++++ Text extract

Thomas Harrison (soldier)

Last updated

Major General
Thomas Harrison
Major-General Thomas Harrison (General) in Cromwell's Army (2).jpg
Nominated to Barebone's Parliament
In office
February 1653 December 1653

Major-General Thomas Harrison (baptised 16 July 1616 - executed 13 October 1660) was a prominent member of the radical religious sect known as the Fifth Monarchists, and a soldier who fought for Parliament and the Commonwealth in the Wars of the Three Kingdoms. One of those who approved the Execution of Charles I in January 1649, he was a strong supporter of Oliver Cromwell before the two fell out when The Protectorate was established in 1653. Following the 1660 Stuart Restoration, he was arrested, found guilty of treason as a regicide, and sentenced to death. He was hanged, drawn and quartered on 13 October 1660, facing his execution with a courage noted by various observers, including the diarist Samuel Pepys.

++++++++
++++ Source excerpt

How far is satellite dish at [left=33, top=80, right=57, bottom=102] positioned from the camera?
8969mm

++++++++

Tasks to carry out
1. In the Thomas Harrison text, rewrite the part between "Last updated" and "diarist Samuel Pepys.", inclusive, changing "Fifth Monarchists" to "Fifth Monarchy Men".
2. According to the Thomas Harrison text, which diarist was among the observers who noted Harrison's courage at his execution?

The responses
1.
Last updated

Major General
Thomas Harrison
Major-General Thomas Harrison (General) in Cromwell's Army (2).jpg
Nominated to Barebone's Parliament
In office
February 1653 December 1653

Major-General Thomas Harrison (baptised 16 July 1616 - executed 13 October 1660) was a prominent member of the radical religious sect known as the Fifth Monarchy Men, and a soldier who fought for Parliament and the Commonwealth in the Wars of the Three Kingdoms. One of those who approved the Execution of Charles I in January 1649, he was a strong supporter of Oliver Cromwell before the two fell out when The Protectorate was established in 1653. Following the 1660 Stuart Restoration, he was arrested, found guilty of treason as a regicide, and sentenced to death. He was hanged, drawn and quartered on 13 October 1660, facing his execution with a courage noted by various observers, including the diarist Samuel Pepys.

2. Samuel Pepys